EL CONTEXTO DE LA EDUCACIÓN RURAL
Óscar Iván Quintero Castrillón
Nadie puede vivir sin la tierra. De ella provienen los alimentos que todas las especies de seres vivos necesitan para subsistir. Por tanto, sería fácil concluir que los trabajos que tengan que ver con el campo serían los más apetecidos o, por lo menos, los más valorados. Ni una cosa ni la otra parecen acontecer con el campo colombiano. Cuando un profesor se enfrenta a la educación rural, encuentra en su población a gente humilde, trabajadora, muy valiosa; pero sumisa y desorganizada. Desde hace un buen tiempo, ante el avance tecnocrático, han tomado fuerza profesiones que buscan transformar el mundo, obteniendo todo el beneficio que sea posible, llegando al punto de asfixiar –literalmente hablando- al planeta.
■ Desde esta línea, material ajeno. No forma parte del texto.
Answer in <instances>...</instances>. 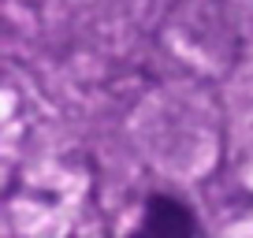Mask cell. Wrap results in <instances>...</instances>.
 <instances>
[{"label":"cell","mask_w":253,"mask_h":238,"mask_svg":"<svg viewBox=\"0 0 253 238\" xmlns=\"http://www.w3.org/2000/svg\"><path fill=\"white\" fill-rule=\"evenodd\" d=\"M130 238H198V220L179 198L153 194Z\"/></svg>","instance_id":"obj_1"}]
</instances>
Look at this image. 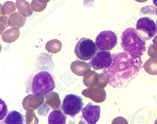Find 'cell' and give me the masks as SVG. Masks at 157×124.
<instances>
[{
	"label": "cell",
	"mask_w": 157,
	"mask_h": 124,
	"mask_svg": "<svg viewBox=\"0 0 157 124\" xmlns=\"http://www.w3.org/2000/svg\"><path fill=\"white\" fill-rule=\"evenodd\" d=\"M26 19V17L21 13L15 12L9 16L8 25L12 28L19 29L24 25Z\"/></svg>",
	"instance_id": "9c48e42d"
},
{
	"label": "cell",
	"mask_w": 157,
	"mask_h": 124,
	"mask_svg": "<svg viewBox=\"0 0 157 124\" xmlns=\"http://www.w3.org/2000/svg\"><path fill=\"white\" fill-rule=\"evenodd\" d=\"M27 88L33 94L37 96L45 95L52 91L55 82L52 74L46 71L34 73L27 82Z\"/></svg>",
	"instance_id": "7a4b0ae2"
},
{
	"label": "cell",
	"mask_w": 157,
	"mask_h": 124,
	"mask_svg": "<svg viewBox=\"0 0 157 124\" xmlns=\"http://www.w3.org/2000/svg\"><path fill=\"white\" fill-rule=\"evenodd\" d=\"M101 107L93 105L91 102L88 103L83 109L82 116L89 124H96L100 116Z\"/></svg>",
	"instance_id": "ba28073f"
},
{
	"label": "cell",
	"mask_w": 157,
	"mask_h": 124,
	"mask_svg": "<svg viewBox=\"0 0 157 124\" xmlns=\"http://www.w3.org/2000/svg\"><path fill=\"white\" fill-rule=\"evenodd\" d=\"M155 13H156V16H157V9L156 10ZM155 25H156V32H157V20L156 23L155 24Z\"/></svg>",
	"instance_id": "ffe728a7"
},
{
	"label": "cell",
	"mask_w": 157,
	"mask_h": 124,
	"mask_svg": "<svg viewBox=\"0 0 157 124\" xmlns=\"http://www.w3.org/2000/svg\"><path fill=\"white\" fill-rule=\"evenodd\" d=\"M47 3H43L38 0H32L30 6L33 11L36 12H40L43 11L47 6Z\"/></svg>",
	"instance_id": "2e32d148"
},
{
	"label": "cell",
	"mask_w": 157,
	"mask_h": 124,
	"mask_svg": "<svg viewBox=\"0 0 157 124\" xmlns=\"http://www.w3.org/2000/svg\"><path fill=\"white\" fill-rule=\"evenodd\" d=\"M74 51L78 59L86 61L92 59L96 54L98 50L96 44L92 40L83 37L78 42Z\"/></svg>",
	"instance_id": "3957f363"
},
{
	"label": "cell",
	"mask_w": 157,
	"mask_h": 124,
	"mask_svg": "<svg viewBox=\"0 0 157 124\" xmlns=\"http://www.w3.org/2000/svg\"><path fill=\"white\" fill-rule=\"evenodd\" d=\"M8 17L6 16H2L0 17V35L5 29L8 27Z\"/></svg>",
	"instance_id": "e0dca14e"
},
{
	"label": "cell",
	"mask_w": 157,
	"mask_h": 124,
	"mask_svg": "<svg viewBox=\"0 0 157 124\" xmlns=\"http://www.w3.org/2000/svg\"><path fill=\"white\" fill-rule=\"evenodd\" d=\"M113 62L111 53L105 51H101L89 62V65L95 70L109 67Z\"/></svg>",
	"instance_id": "52a82bcc"
},
{
	"label": "cell",
	"mask_w": 157,
	"mask_h": 124,
	"mask_svg": "<svg viewBox=\"0 0 157 124\" xmlns=\"http://www.w3.org/2000/svg\"><path fill=\"white\" fill-rule=\"evenodd\" d=\"M20 31L18 29L10 28L6 30L2 34L3 42L10 43L15 41L18 38Z\"/></svg>",
	"instance_id": "8fae6325"
},
{
	"label": "cell",
	"mask_w": 157,
	"mask_h": 124,
	"mask_svg": "<svg viewBox=\"0 0 157 124\" xmlns=\"http://www.w3.org/2000/svg\"><path fill=\"white\" fill-rule=\"evenodd\" d=\"M117 40L116 34L111 31L101 32L95 39L98 50H110L116 45Z\"/></svg>",
	"instance_id": "8992f818"
},
{
	"label": "cell",
	"mask_w": 157,
	"mask_h": 124,
	"mask_svg": "<svg viewBox=\"0 0 157 124\" xmlns=\"http://www.w3.org/2000/svg\"><path fill=\"white\" fill-rule=\"evenodd\" d=\"M121 45L125 51L136 57H141L146 49L145 40L139 36L133 27L128 28L123 32Z\"/></svg>",
	"instance_id": "6da1fadb"
},
{
	"label": "cell",
	"mask_w": 157,
	"mask_h": 124,
	"mask_svg": "<svg viewBox=\"0 0 157 124\" xmlns=\"http://www.w3.org/2000/svg\"><path fill=\"white\" fill-rule=\"evenodd\" d=\"M153 2L154 5L157 7V0H153Z\"/></svg>",
	"instance_id": "d6986e66"
},
{
	"label": "cell",
	"mask_w": 157,
	"mask_h": 124,
	"mask_svg": "<svg viewBox=\"0 0 157 124\" xmlns=\"http://www.w3.org/2000/svg\"><path fill=\"white\" fill-rule=\"evenodd\" d=\"M15 5L19 12L25 17L29 16L33 13L30 3L25 0H17Z\"/></svg>",
	"instance_id": "4fadbf2b"
},
{
	"label": "cell",
	"mask_w": 157,
	"mask_h": 124,
	"mask_svg": "<svg viewBox=\"0 0 157 124\" xmlns=\"http://www.w3.org/2000/svg\"><path fill=\"white\" fill-rule=\"evenodd\" d=\"M136 30L142 39L145 41L150 39L156 33L155 23L149 17H141L136 22Z\"/></svg>",
	"instance_id": "5b68a950"
},
{
	"label": "cell",
	"mask_w": 157,
	"mask_h": 124,
	"mask_svg": "<svg viewBox=\"0 0 157 124\" xmlns=\"http://www.w3.org/2000/svg\"><path fill=\"white\" fill-rule=\"evenodd\" d=\"M16 10L14 2L11 1L5 2L1 7V14L3 16H9Z\"/></svg>",
	"instance_id": "9a60e30c"
},
{
	"label": "cell",
	"mask_w": 157,
	"mask_h": 124,
	"mask_svg": "<svg viewBox=\"0 0 157 124\" xmlns=\"http://www.w3.org/2000/svg\"><path fill=\"white\" fill-rule=\"evenodd\" d=\"M66 117L59 110H54L49 114L48 122L50 124H64L66 123Z\"/></svg>",
	"instance_id": "30bf717a"
},
{
	"label": "cell",
	"mask_w": 157,
	"mask_h": 124,
	"mask_svg": "<svg viewBox=\"0 0 157 124\" xmlns=\"http://www.w3.org/2000/svg\"><path fill=\"white\" fill-rule=\"evenodd\" d=\"M39 2L43 3H47L49 2L50 0H38Z\"/></svg>",
	"instance_id": "ac0fdd59"
},
{
	"label": "cell",
	"mask_w": 157,
	"mask_h": 124,
	"mask_svg": "<svg viewBox=\"0 0 157 124\" xmlns=\"http://www.w3.org/2000/svg\"><path fill=\"white\" fill-rule=\"evenodd\" d=\"M83 106L81 97L70 94L66 95L61 107L64 114L73 118L82 110Z\"/></svg>",
	"instance_id": "277c9868"
},
{
	"label": "cell",
	"mask_w": 157,
	"mask_h": 124,
	"mask_svg": "<svg viewBox=\"0 0 157 124\" xmlns=\"http://www.w3.org/2000/svg\"><path fill=\"white\" fill-rule=\"evenodd\" d=\"M62 47L61 42L57 39L48 41L45 45V49L48 52L56 53L60 51Z\"/></svg>",
	"instance_id": "5bb4252c"
},
{
	"label": "cell",
	"mask_w": 157,
	"mask_h": 124,
	"mask_svg": "<svg viewBox=\"0 0 157 124\" xmlns=\"http://www.w3.org/2000/svg\"><path fill=\"white\" fill-rule=\"evenodd\" d=\"M6 124H22L23 117L22 115L16 111L9 112L4 120Z\"/></svg>",
	"instance_id": "7c38bea8"
}]
</instances>
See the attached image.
Estas profesiones son vistas, por un mundo que es utilitarista, como las más valiosas, ya que dan a las personas un estatus económico y social cuyo deseo de reconocimiento no puede dejar escapar. El gobierno, que tiene esa misma visión del mundo –utilitarista- y que anhela el mismo reconocimiento, apoya de manera incondicional a quienes ingresen a las universidades para estudiar carreras técnicas y tecnológicas, especialmente, ya que de esta manera perfeccionará su modelo tecnocrático del país. De tal manera, el campesino y las profesiones que se le relacionan con el campo no son vistas ni apoyadas como otras que sirven mejor al modelo de país que se busca en la actualidad.
Es así como el campesino, embebido por la realidad, y ante la pobreza y la miseria que se vive en el campo, pide a sus hijos que estudien, para que no sean campesinos como él. Su mentalidad, acuciada por la pobreza, por los medios de comunicación, y por el casi nulo apoyo gubernamental, comienza a desilusionarse de la tierra que ha sido el sustento de su familia a través de varias generaciones, y empieza una migración desesperada: el abandono del campo en el cual ya no cree. Por eso, no es raro ver cómo las escuelas urbanas cada vez son más pobladas, mientras en las escuelas rurales sucede todo lo contrario. Además, los jóvenes rurales crecen con un desarraigo profundo, no sólo de sus tradiciones y valores campesinos, sino que –lo que es más preocupante- han perdido el amor por la tierra, este misterioso mineral que es sustento y hogar milagroso de cada ser vivo, y sin el cual, la vida humana no sería posible. Parece que la humanidad ha invertido sus valores.
Como docente de una escuela rural y como admirador de la vida campesina y de la tierra como elemento milagroso, no puedo evitar mi preocupación ante tal situación. Pienso que el estado y la sociedad en general, deben volcar su mirada hacia el campesinado colombiano. Como educadores, no podemos sembrar en los jóvenes campesinos la idea de emigrar a las ciudades detrás de ideales que no existen y que sólo siembran miseria y desolación emocional. Su arraigo debe ser con la tierra, con sus valores, con su cultura. ¿Deben las personas abandonar el campo en busca del éxito y la felicidad? ¿Acaso en el campo no puede crearse un proyecto de vida exitoso y lleno de felicidad? No estoy diciendo que un joven campesino no pueda ser médico, ingeniero o arquitecto, sino que ante una realidad tan injusta con el campo y dándole la importancia que merece, son ellos los llamados a defenderlo y a prepararse, a través de la educación, para afrontar los retos que el campo ofrece desde todos los ámbitos; así, desde la política, el periodismo, la medicina, el derecho, la agronomía –desde todas las profesiones- el joven campesino debe tener claro quién es y para donde va, mirando al frente, con la frente en alto, pero con el corazón enraizado en su casa, en su hogar: la tierra. Sin embargo –aclaro- ésta es una necesidad y un deber humanos, no sólo campesinos.